Şeyh Sadî'ye Kabirden Gelen Nidâ

11 Mart 2020 tarihinde yayınlanmıştır.

Ahiret
Şeyh Sadî-i Şirâzî Hazretleri buyuruyorlar ki :
Sanan'da bir yavrucuğum vefât etdi. Onun vefâtı dolayısıyla başıma gelenleri nasıl anlatayım bilemiyorum.
Yaradan Allah, Yûsuf'un güzelliğinde bir kimseyi yaratmamışdır ki, kabir balığı onu Yûnus diye yutmasın. Bu bahçede hiç bir selvi yetişmemişdir ki, ecel yeli onu kökünden koparıp atmasın. Bir fidan otuz senede ağaç oluyor, sonra hırçın bir rüzgâr gelip onu deviriyor. Yerden güller bitmesine hiç şaşırmayın. Düşünün ki bu yere nice gül endamlılar gömülmüşdür.  
Kendi kendime şöyle düşündüm, "Bu küçücük çocuk, temiz ve ma'sûm olarak öldü. Ey ihtiyar! Sen ise hâlâ kirli ve günahkâr olarak yaşıyorsun".
* * * *
* Aşağıdakileri tamamlayınız *
(a) Şeyh Sadî metnine göre bir fidan kaç senede ağaç olur?
(b) Şeyh Sadî metnini kaldığı yerden devam ettiriniz.

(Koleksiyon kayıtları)
* * * *
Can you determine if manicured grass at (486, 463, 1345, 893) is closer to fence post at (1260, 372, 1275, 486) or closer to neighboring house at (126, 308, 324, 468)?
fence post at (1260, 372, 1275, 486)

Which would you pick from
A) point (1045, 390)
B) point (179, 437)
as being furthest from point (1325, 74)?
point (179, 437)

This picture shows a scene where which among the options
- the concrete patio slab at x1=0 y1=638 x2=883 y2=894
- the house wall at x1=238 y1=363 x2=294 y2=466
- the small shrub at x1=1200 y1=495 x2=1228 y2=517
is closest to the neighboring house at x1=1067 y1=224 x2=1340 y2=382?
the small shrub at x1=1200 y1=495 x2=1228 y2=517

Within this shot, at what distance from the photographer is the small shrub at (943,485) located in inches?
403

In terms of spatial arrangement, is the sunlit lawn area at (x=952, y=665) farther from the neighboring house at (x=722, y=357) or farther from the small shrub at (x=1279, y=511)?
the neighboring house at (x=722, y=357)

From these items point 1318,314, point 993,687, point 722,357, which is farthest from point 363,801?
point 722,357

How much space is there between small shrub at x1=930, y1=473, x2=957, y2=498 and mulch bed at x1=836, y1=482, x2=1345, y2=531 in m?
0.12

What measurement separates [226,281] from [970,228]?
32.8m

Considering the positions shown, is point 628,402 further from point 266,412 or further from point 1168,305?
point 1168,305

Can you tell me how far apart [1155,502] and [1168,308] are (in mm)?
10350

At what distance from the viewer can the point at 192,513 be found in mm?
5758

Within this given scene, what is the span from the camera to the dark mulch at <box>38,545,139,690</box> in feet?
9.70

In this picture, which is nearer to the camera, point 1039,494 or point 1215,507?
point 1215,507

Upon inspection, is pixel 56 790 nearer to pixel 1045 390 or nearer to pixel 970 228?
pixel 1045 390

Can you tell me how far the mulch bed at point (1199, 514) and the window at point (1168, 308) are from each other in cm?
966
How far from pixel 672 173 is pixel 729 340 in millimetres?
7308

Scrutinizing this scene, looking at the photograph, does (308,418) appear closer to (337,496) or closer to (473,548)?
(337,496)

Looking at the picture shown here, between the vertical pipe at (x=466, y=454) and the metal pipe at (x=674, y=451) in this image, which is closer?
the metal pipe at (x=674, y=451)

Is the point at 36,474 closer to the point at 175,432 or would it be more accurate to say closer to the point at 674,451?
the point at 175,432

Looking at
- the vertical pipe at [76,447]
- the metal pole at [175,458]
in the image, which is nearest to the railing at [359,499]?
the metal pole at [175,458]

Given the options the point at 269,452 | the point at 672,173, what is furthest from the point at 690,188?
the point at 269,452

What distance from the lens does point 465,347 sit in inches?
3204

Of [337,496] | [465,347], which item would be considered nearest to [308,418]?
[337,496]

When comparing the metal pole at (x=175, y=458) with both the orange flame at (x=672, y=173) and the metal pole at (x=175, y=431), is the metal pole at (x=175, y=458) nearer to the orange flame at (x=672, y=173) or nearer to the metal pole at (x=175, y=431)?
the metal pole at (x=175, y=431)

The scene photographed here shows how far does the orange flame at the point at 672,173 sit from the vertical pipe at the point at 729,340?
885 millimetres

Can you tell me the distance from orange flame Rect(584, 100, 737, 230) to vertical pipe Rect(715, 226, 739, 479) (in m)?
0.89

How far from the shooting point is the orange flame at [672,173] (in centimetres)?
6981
* * * *
* Soruların cevapları *
(a) Otuz senede.

(b)
Çocuğumu defnetdim. Birkaç ay sonra hasretine dayanamadım, sevdâm kabardı. Şaşırdım, kendimi tutamadım, kabrini açıp boyunu bosunu görmek istedim. Mezarının üstündeki taşlardan birini kaldırdım. Daracık, karanlık kabri görünce üstüme dehşetli bir korku geldi. Benzim atdı, aklım, fikrim perîşân oldu, kendimi kaybetdim.
Bu hâl geçip de aklımı başıma topladığım zaman, sevgili yavrumdan  kulağıma şöyle bir nidâ geldi : "Babacığım! Eğer bu karanlık yerden ürküyorsan, aklını başına al. Buraya ışıkla gel. Mezarda geçecek gecelerin gündüz gibi olmasını istiyorsan, buraya gelirken çerâğ getir".
Bahçıvanların ne güzel bir endîşesi var. "Eyvah acabâ bu yıl hurma ağaçları meyva tutmayacak mı?" diye tir tir titriyorlar. Buna mukâbil bir takım kafasızlar, buğday ekmeden harman yığma hayâli kuruyorlar. Ey Sa'dî! Unutma ki, kim ağaç dikerse, meyvayı o yer, kim tohum ekerse, harmanı o yığar.
Dünyâ âhiretin tarlasıdır.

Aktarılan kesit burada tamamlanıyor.